09 de julho de 2026
Política

Prefeitura e Estado descartam Lotes

Nélson Gonçalves
| Tempo de leitura: 3 min

O custo de recuperação da infra-estrutura e a distância da área já urbanizada no Município inviabilizam a construção de moradias populares nos terrenos que compõem o programa Lotes Urbanizados neste momento. Esta foi a manifestação conjunta do governo do Estado e da Prefeitura de Bauru após reunião entre seus representantes em São Paulo, ontem.

Lançado em 1991 na gestão de Antonio Izzo Filho, sem ter sido aproveitado em um terreno sequer, o programa gerou dívida milionária que, após a federalização de débitos feito pela prefeitura, terá de ser paga até 2030 junto ao Banco do Brasil. Neste governo, a prefeitura doou 600 dos mais de 2.456 lotes existentes no local para a Companhia de Desenvolvimento Habitacional e Urbano (CDHU), mas a empresa do governo paulista apontou que a aplicação de programa habitacional no local dependeria do rateio do custo de recuperação dos terrenos. Em uma avaliação preliminar, o custo ficaria em mais de R$ 3,5 milhões apenas para recuperar a infra-estrutura de 600 unidades.
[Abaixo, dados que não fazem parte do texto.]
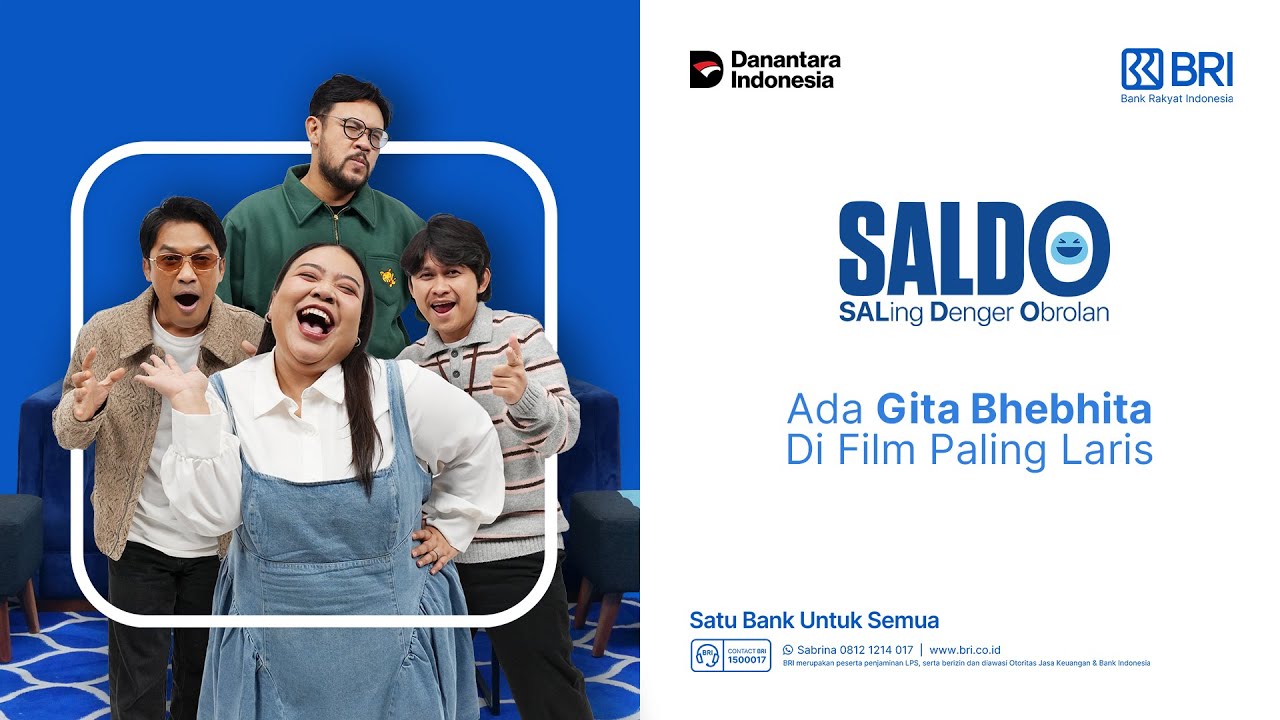SALDO - Eps. 66: Ada Gita Bhebhita di Film Paling Laris
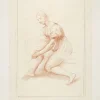 Dessins<Boutiques de musées Estampe Étude de vierge pour la Sainte famille de François 1er - Raphaël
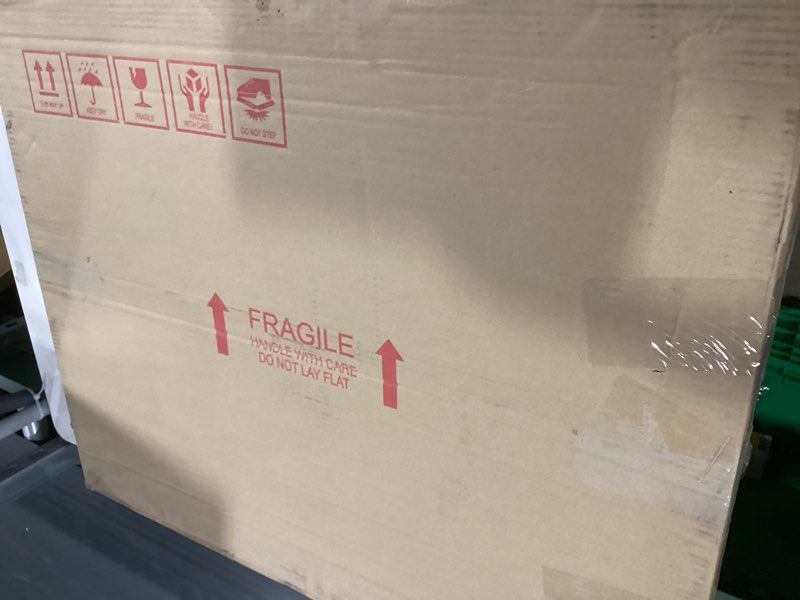 Condition photo showing Good Condition for LaVie Home 24x30 Picture Frame Brown, Puzzles Frame for Wall Decoration, Classic Brown Minimalist Style Suitable for Decorating Houses, Offices, Hotels, Puzzles Posters Photos or Artwork?1 Pack? 24x30 Brown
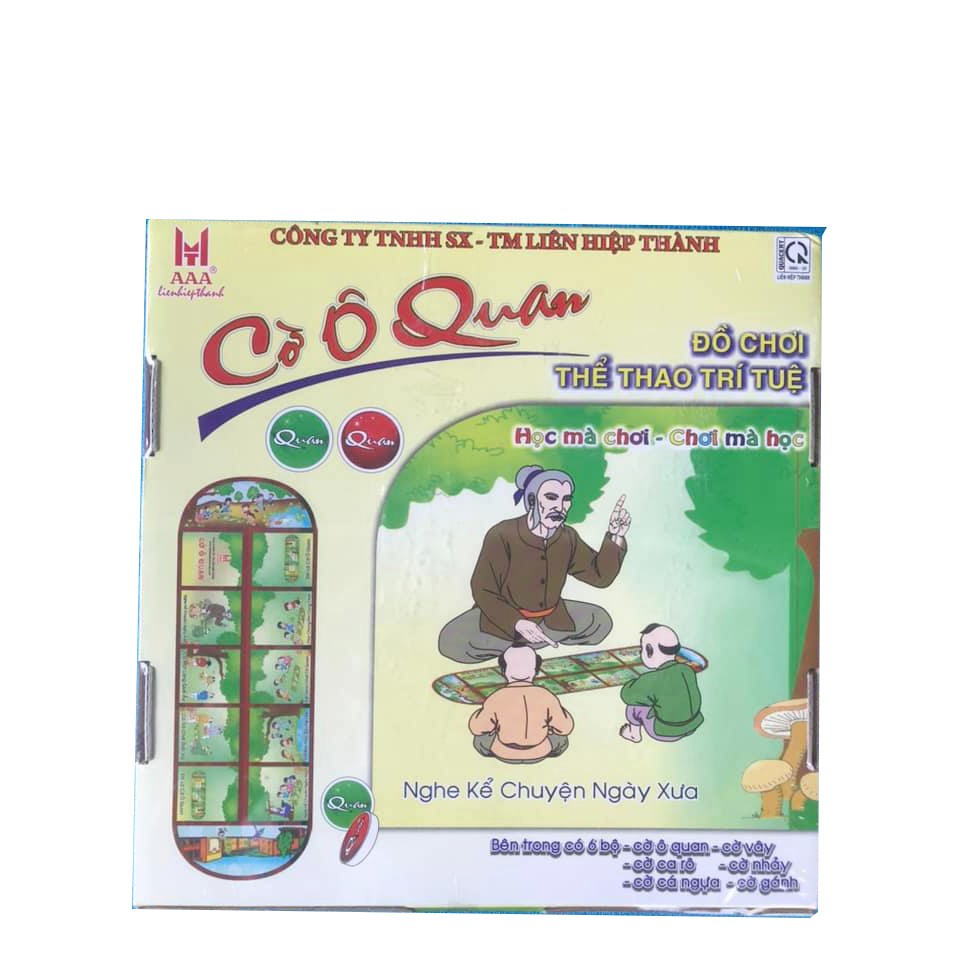 [HCM]Cờ ô quan lớn 6in1 - LHT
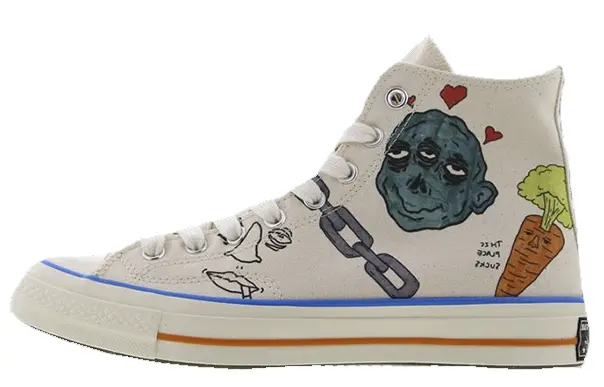 Кроссовки Converse Chuck Taylor All Star 70 Hi Tyler The Creator X Foot Locker Wyatt Navarro, Серый, Кроссовки Converse Chuck Taylor All Star 70 Hi Tyler The Creator X Foot Locker Wyatt Navarro
Кроссовки Converse Chuck Taylor All Star 70 Hi Tyler The Creator X Foot Locker Wyatt Navarro, Серый, Кроссовки Converse Chuck Taylor All Star 70 Hi Tyler The Creator X Foot Locker Wyatt Navarro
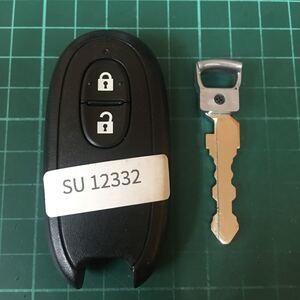 SU12332 ランプ点灯 スズキ 日産 マツダ 純正 キーレス モコ ルークス 2 B OEM ハスラー ワゴンR パレット スペーシア A Zワゴン等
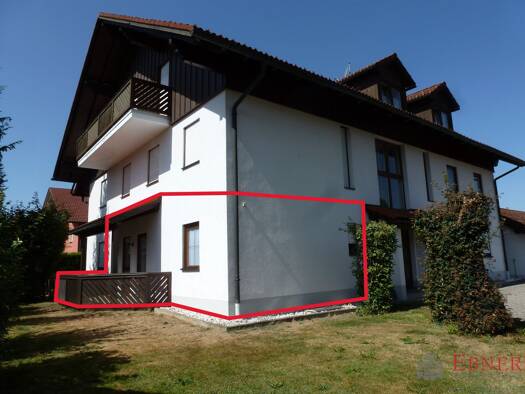 Wohnung zum Kauf 83.000 € 2 Zimmer 40 m² EG Arnbruck Arnbruck 93471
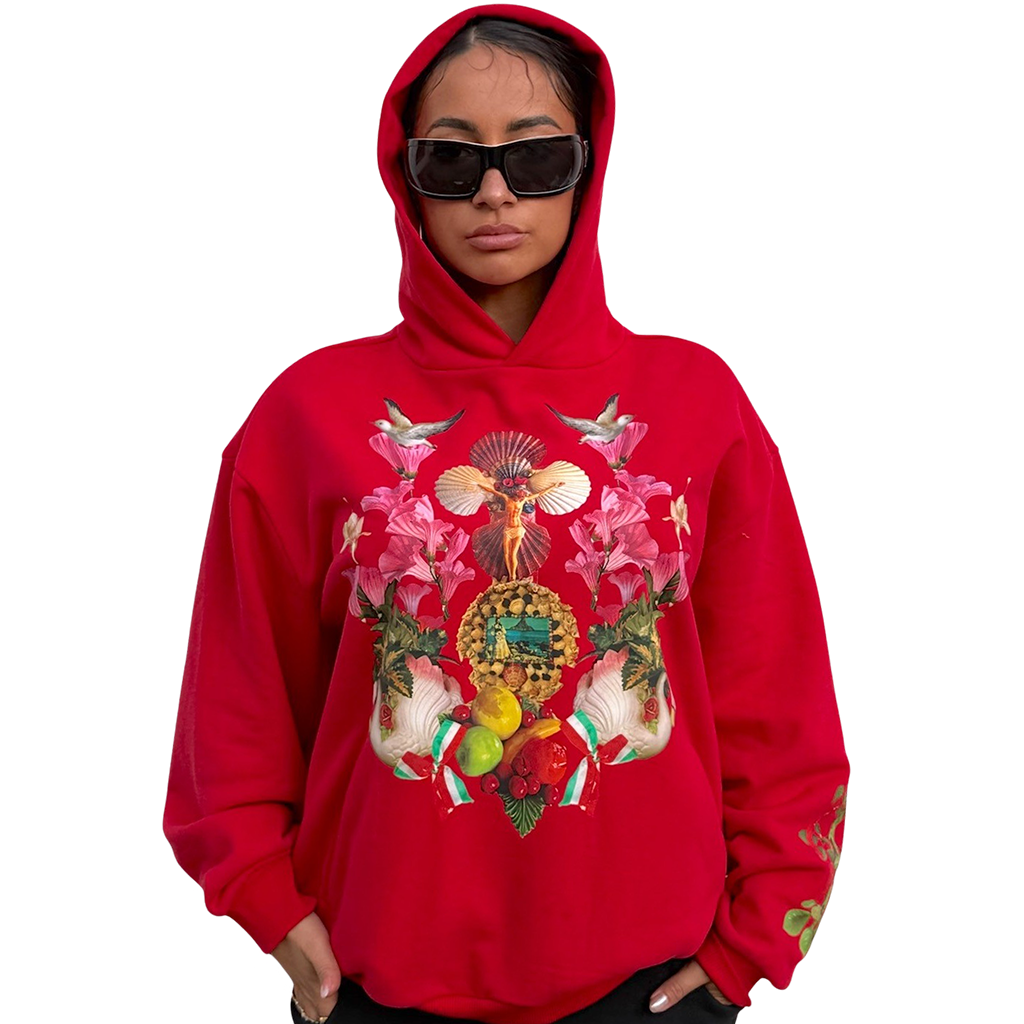 Merman Jesus Chilly Hoodie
Ontem, em audiência na Capital do Estado, o prefeito Tuga Angerami discutiu a pendência com o secretário de Estado da Habitação e diretor-presidente da Companhia de Desenvolvimento Habitacional e Urbano (CDHU), Lair Alberto Soares Krähenbühl. O objetivo do encontro foi discutir convênios para construção de casas populares em Bauru. “Durante a reunião, também foi debatida a utilização de 600 terrenos da Prefeitura, localizados nos Lotes Urbanizados, para construção de casas populares. Em razão do alto custo necessário para a recuperação da infra-estrutura e a distância que ainda separa o local da malha urbana, o entendimento foi deixar essa discussão para o futuro”, informou a administração através da assessoria de imprensa.

Moradias populares

No mesmo encontro na Secretaria Estadual de Habitação, cuja reunião foi acompanhada pelo diretor de Planejamento e Gestão da CDHU, Reinaldo Iapequino, pelo diretor de Atendimento da CDHU, Sérgio Cammarano e pela arquiteta da Secretaria Municipal de Planejamento (Seplan), Maria Helena Rigitano, o governo do Estado reafirmou a decisão de firmar convênios com a Prefeitura de Bauru para a construção de casas populares destinadas a famílias do Jardim Ivone e Jardim Vitória.

Esses projetos vão ser implantados em áreas já desapropriadas e que estão em fase de regularização cartorária pela prefeitura. “As novas moradias serão construídas a partir de repasse de recursos do governo do Estado para a Prefeitura, que ficará responsável pelo processo licitatório”, conta o prefeito.

No Jardim Ivone, “todas as famílias serão removidas para uma área vizinha e haverá a recuperação ambiental do local que é ocupado atualmente pelos moradores”, acrescenta Angerami. O convênio irá estabelecer investimentos da Secretaria de Estado da Habitação para infra-estrutura do bairro.

No Jardim Vitória, parte das famílias será transferida para uma área próxima, já determinada em levantamento pela Seplan. O convênio irá prever a urbanização da área do Jardim Vitória que continuará sendo ocupada por casas e a melhoria dessas moradias.

O prefeito Tuga Angerami também solicitou ao Estado a inclusão de Bauru em programa de construção de moradias para servidores públicos que está sendo elaborado pelo Governo do Estado e que deverá ser anunciado pelo governador José Serra nas próximas semanas.